Start of LISTED RECORDS

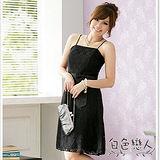 【白色戀人中大尺碼】黑色時尚東方花網小禮服洋裝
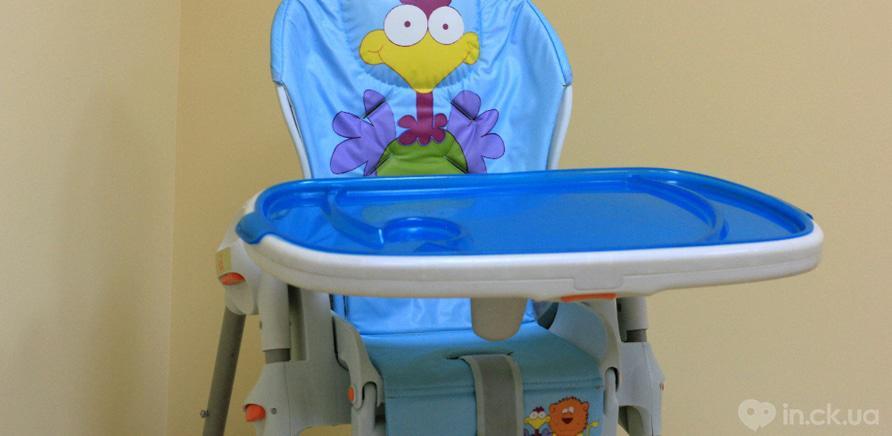 Фото 3 - Более 40 специалистов для детей и взрослых: в Черкассах открылась новая частная клиника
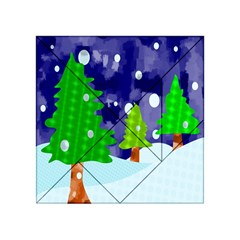 Christmas Trees And Snowy Landscape Acrylic Tangram Puzzle (4  X 4 ) by Simbadda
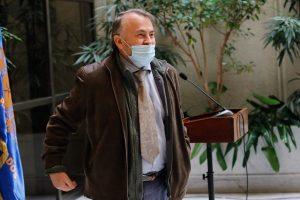 """Pepe Auth por críticas a su voto en contra del retiro del pensiones: """"La verdad es que tengo intolerancia a los intolerantes"""""""
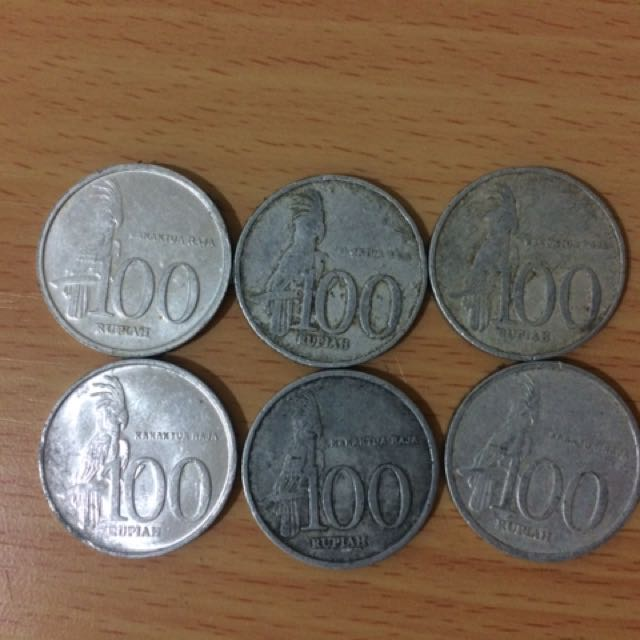 100 Koin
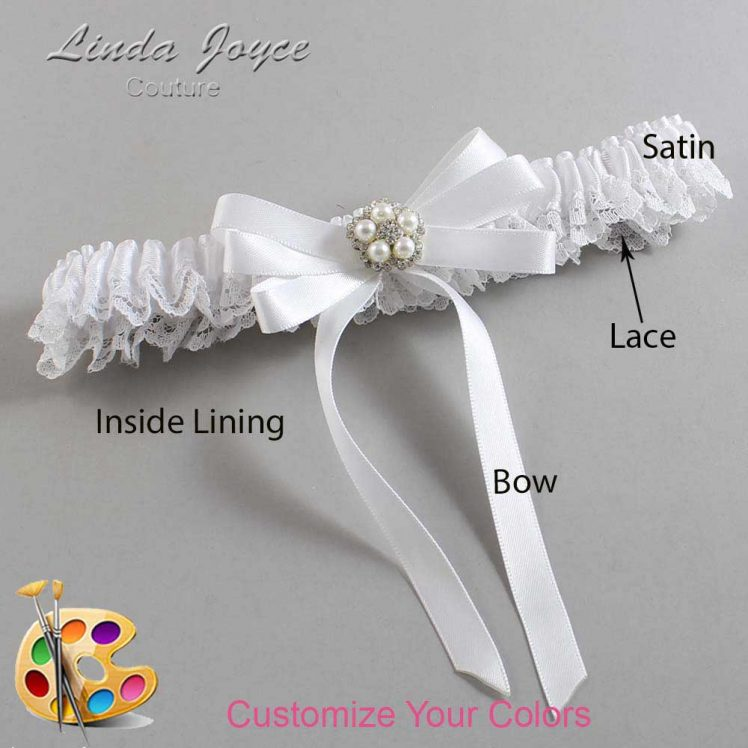 Couture Garters / Custom Wedding Garter / Customizable Wedding Garters / Personalized Wedding Garters / Candice #09-B12-M20 / Wedding Garters / Bridal Garter / Prom Garter / Linda Joyce Couture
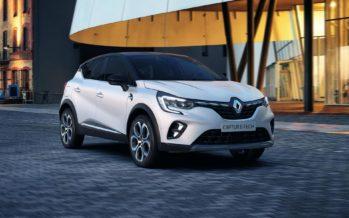To Renault που καταναλώνει μόνο 1,5 λίτρο/100 χλμ.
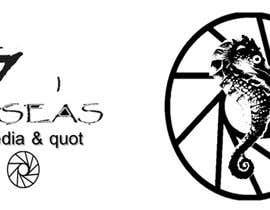 #61 for Logo Design by bpGuayana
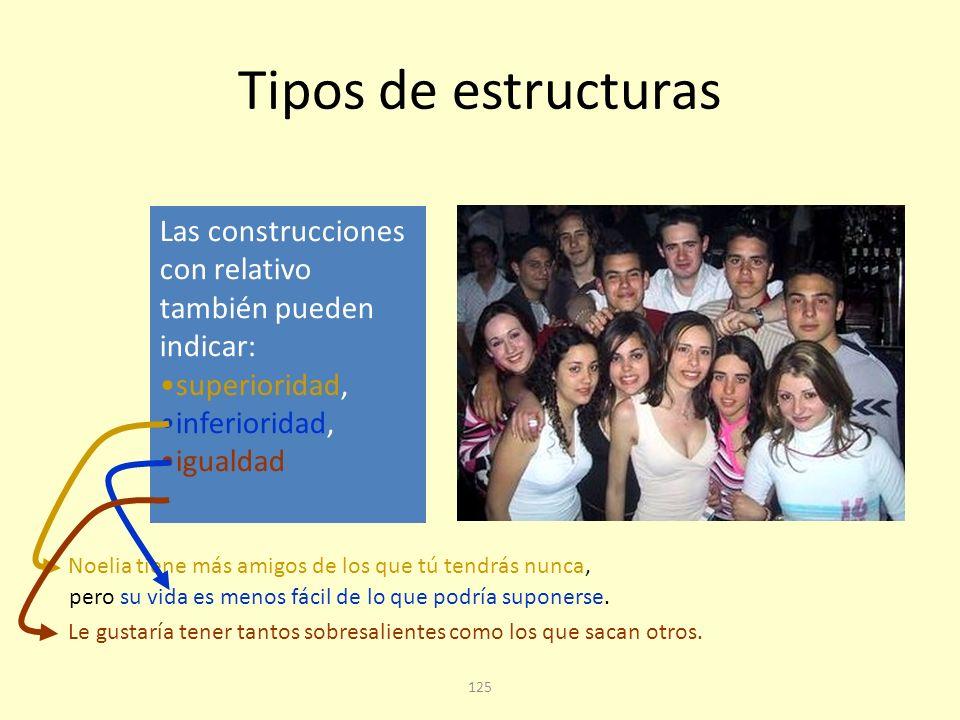 Tipos de estructuras Las construcciones con relativo también pueden indicar: superioridad, inferioridad,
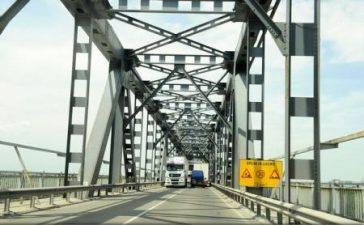 Bulgaria si Romania ar putea construi un nou pod la Giurgiu-Ruse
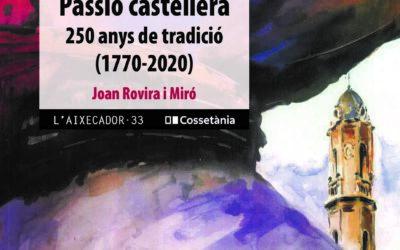 """OBSEQUI LLIBRE """"EL CATLLAR. PASSIÓ CASTELLERA. 250 ANYS DE TRADICIÓ"""""""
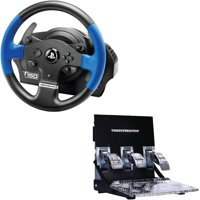 Deals on Thrustmaster 4169084 T150 Pro Racing Wheel w/T3PA Pedal Set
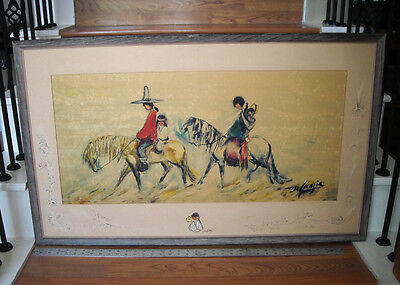 Framed TED DeGRAZIA Navajo Family Print w/ HAND SIGNED MAT with ORIGINAL ARTWORK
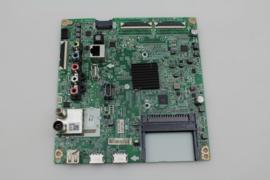 55UK6470PLC / LG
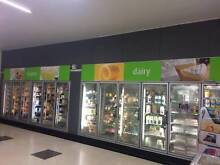 Established Foodworks / IGA  Supermarket Abbotsbury Fairfield Area Preview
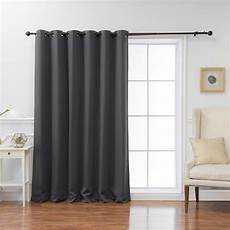 Curtain Images Best Home Fashion Wide Basic 80 In W X 84 In L Blackout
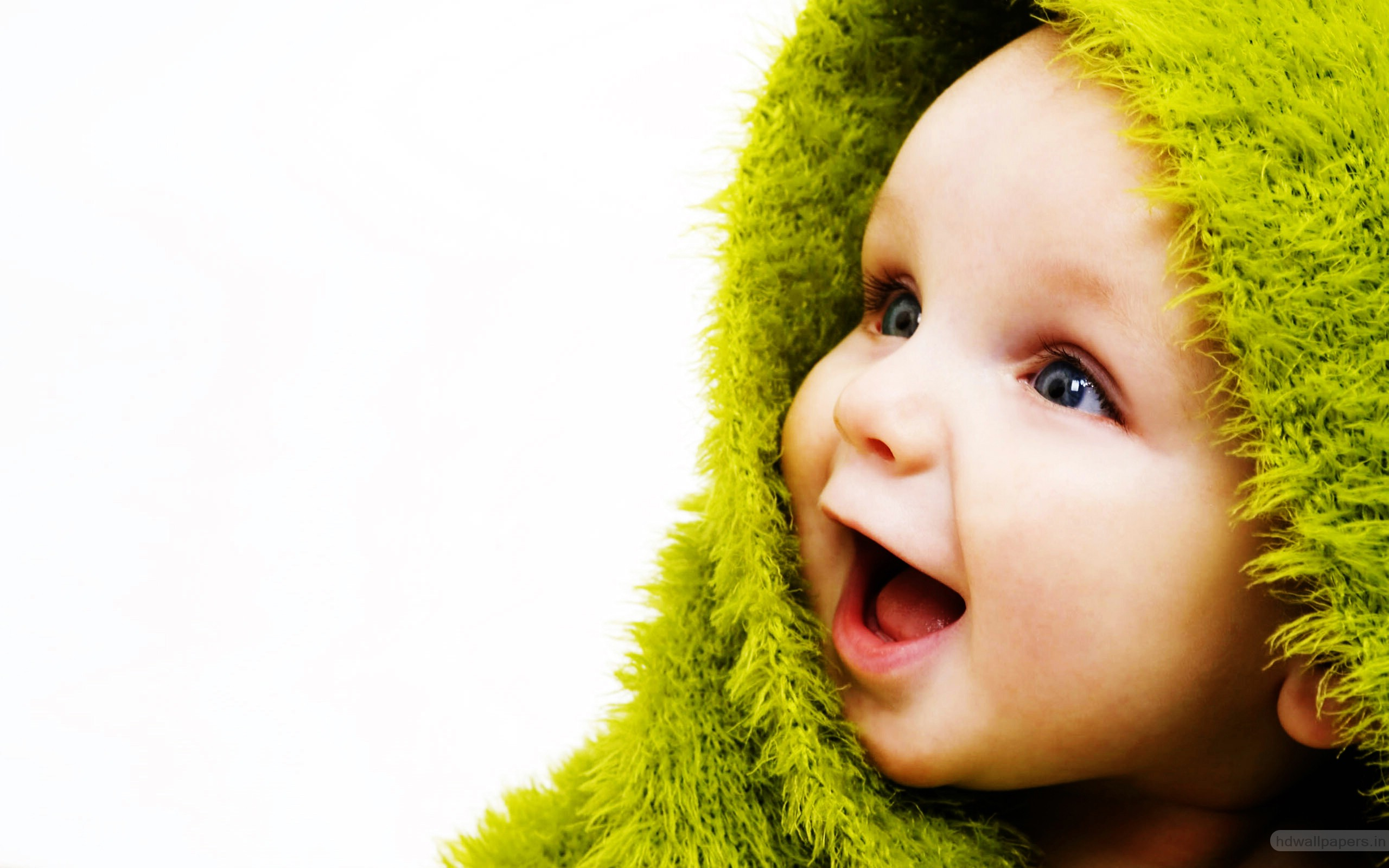 little cute baby - wallpaper, high definition, high quality, widescreen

End of LISTED RECORDS

→ **WHAT YOU ARE ASKED TO DO**: Please set down every record above exactly as it appears, leaving out the pictures.

→ **YOUR RESPONSE**:
 【白色戀人中大尺碼】黑色時尚東方花網小禮服洋裝
 Фото 3 - Более 40 специалистов для детей и взрослых: в Черкассах открылась новая частная клиника
 Christmas Trees And Snowy Landscape Acrylic Tangram Puzzle (4  X 4 ) by Simbadda
 """Pepe Auth por críticas a su voto en contra del retiro del pensiones: """"La verdad es que tengo intolerancia a los intolerantes"""""""
 100 Koin
 Couture Garters / Custom Wedding Garter / Customizable Wedding Garters / Personalized Wedding Garters / Candice #09-B12-M20 / Wedding Garters / Bridal Garter / Prom Garter / Linda Joyce Couture
To Renault που καταναλώνει μόνο 1,5 λίτρο/100 χλμ.
 #61 for Logo Design by bpGuayana
 Tipos de estructuras Las construcciones con relativo también pueden indicar: superioridad, inferioridad,
 Bulgaria si Romania ar putea construi un nou pod la Giurgiu-Ruse
 """OBSEQUI LLIBRE """"EL CATLLAR. PASSIÓ CASTELLERA. 250 ANYS DE TRADICIÓ"""""""
 Deals on Thrustmaster 4169084 T150 Pro Racing Wheel w/T3PA Pedal Set
 Framed TED DeGRAZIA Navajo Family Print w/ HAND SIGNED MAT with ORIGINAL ARTWORK
 55UK6470PLC / LG
 Established Foodworks / IGA  Supermarket Abbotsbury Fairfield Area Preview
 Curtain Images Best Home Fashion Wide Basic 80 In W X 84 In L Blackout
 little cute baby - wallpaper, high definition, high quality, widescreen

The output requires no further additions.